Hep aynı şakayı yaparım, “tüccar erbabı duygusal düşünür” diyerek.
İşin doğası gereği, ticaret yapanların ilk düşündüğü konu “ne getirir, ne götürür” konusudur. Ticaretin yurtdışına açılması, kuşkusuz bu düşüncenin yanı sıra karşılaşılabilecek farklı sorunların bizlere nasıl farklı riskler getireceği ve neler yaşatacağı endişelerini de getirir.
Genel olarak plan yapma alışkanlığımız olmadığı ve günün getirdiklerine göre hareket ettiğimiz için, ihracatta beklenmedik zararlarla karşılaşmak veya umulanı elde edememek gibi sonuçlar bir hayli sık görülmektedir. Öte yandan yazılı bir planımız olmasa da, beynimizin farklı bir yerlerinde bu işleri nasıl yapacağımıza dair kayıtların olduğu da kuşkusuzdur.
Ancak meşhur deyişi biliriz “hafıza-i beşer nisyan ile maluldür.” Bugünkü deyişle “insan belleğinin hastalığı unutkanlıktır.”
Peki, bu hastalığın tedavisi var mıdır?
Tedavisini bilmem amma, ortaya çıkmasını engellemenin çaresi vardır. O da düşünceleri yazıya aktarıp, ara sıra da olsa yaşadığımız anı, yaşamayı düşündüklerimizle karşılaştırmak. Sohbete duygusallıkla başlamıştık, öyle de devam edelim.
İhracatta başarılı olmanın yolu, dikkatli bir finansal hazırlıktan geçer. Hele ihracat çabalarınız için ilave finansman ihtiyacınız olacaksa, bu daha da önem kazanır. Buradaki en önemli nokta da ne için, ne kadar finansmanın, ne süreyle gerektiğinin en açık bir biçimde ortaya konulmasıdır.
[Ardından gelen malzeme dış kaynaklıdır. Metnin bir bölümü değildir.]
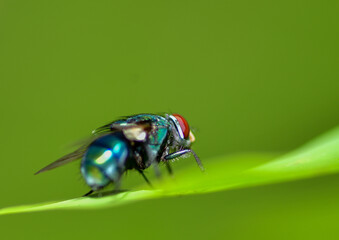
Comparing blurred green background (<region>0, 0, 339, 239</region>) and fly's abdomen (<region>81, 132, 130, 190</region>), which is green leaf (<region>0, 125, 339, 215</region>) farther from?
blurred green background (<region>0, 0, 339, 239</region>)

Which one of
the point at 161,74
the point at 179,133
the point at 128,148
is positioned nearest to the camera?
the point at 128,148

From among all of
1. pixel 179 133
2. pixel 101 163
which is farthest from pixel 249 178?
pixel 179 133

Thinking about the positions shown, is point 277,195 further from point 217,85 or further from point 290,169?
point 217,85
Bunu da ancak finansman planlamasıyla yapabiliriz. İhracat için yapacağımız finansal planın temel unsurlarını da şöyle sıralayabiliriz.
· Maliyet analizleri
· Fiyatlandırma analizleri
· Nakit akış planı
· Olası risklerin değerlendirilmesi
Tüm bu başlıkların hepsinin detaylarını bu sohbetimize katmanın olanağı olmadığı için, her birini başka bir sohbette tartışmak üzere sadece ana unsurlarını belirtmekle yetineceğiz.
Maliyet analizleri, genellikle düşünülenin dışında, sadece fiyatlandırma için değil, aynı zamanda nakit akışının planlanması için de çok önemlidir. Burada dikkat edilmesi gereken ise, ne maliyet unsurlarının bazılarını abartmak, ne de hesap dışı tutmaktır.
Fiyatlandırma analizlerini ise daha sonra uygulayacağınız fiyatlandırma stratejilerine göre de yapabilirsiniz. İç piyasa fiyatlarını temel alarak, bu fiyatlardan dış piyasaları ilgilendirmeyen unsurları düşüp, üzerine ihracat ile ilgili masrafları eklerseniz, iç piyasa temelli fiyat yaparsınız. Eğer pazarda kendinizi güçlü görüyorsanız ve tüm maliyet unsurlarınızın üzerine ihracat masraflarını eklerseniz tüm maliyetli fiyat yaparsınız. Ancak dış piyasalara sert biri giriş yapmak istiyorsanız ve iç piyasa fiyatlarınız da, bazı maliyet unsurlarını ihracat fiyatlarınıza eklemeden ihracat yapmanız halinde sizi destekleyecek seviyede ise, marjinal fiyatlandırma yaparsınız.
Maliyetlerle ne harcamanız gerektiğini bulup, fiyatlarla ne alabileceğinizi belirledikten sonra da, ihracat harcamaları ve gelirleri üzerine bina edeceğiniz nakit akış planına geçebilirsiniz. Son noktayı koymadan önce ise, hedef pazarlarınız ve olası müşterileriniz ile ilgili bilgi toplayarak, ticari ve politik risklerin neler olabileceğini, var ise bunların üstesinden nasıl gelebileceğinizi ve ayrıca üzerinden ihracat yapmayı seçtiğiniz dövizin olası hareketlerini incelemeniz gereklidir.
Tüm bunları yapmadan da ihracat yapamaz mısınız?
Kuşkusuz yaparsınız, ancak başınıza bir şeyler gelmesi halinde ise tavsiyem, aynaya bakıp “kendi düşen ağlamaz” demeniz.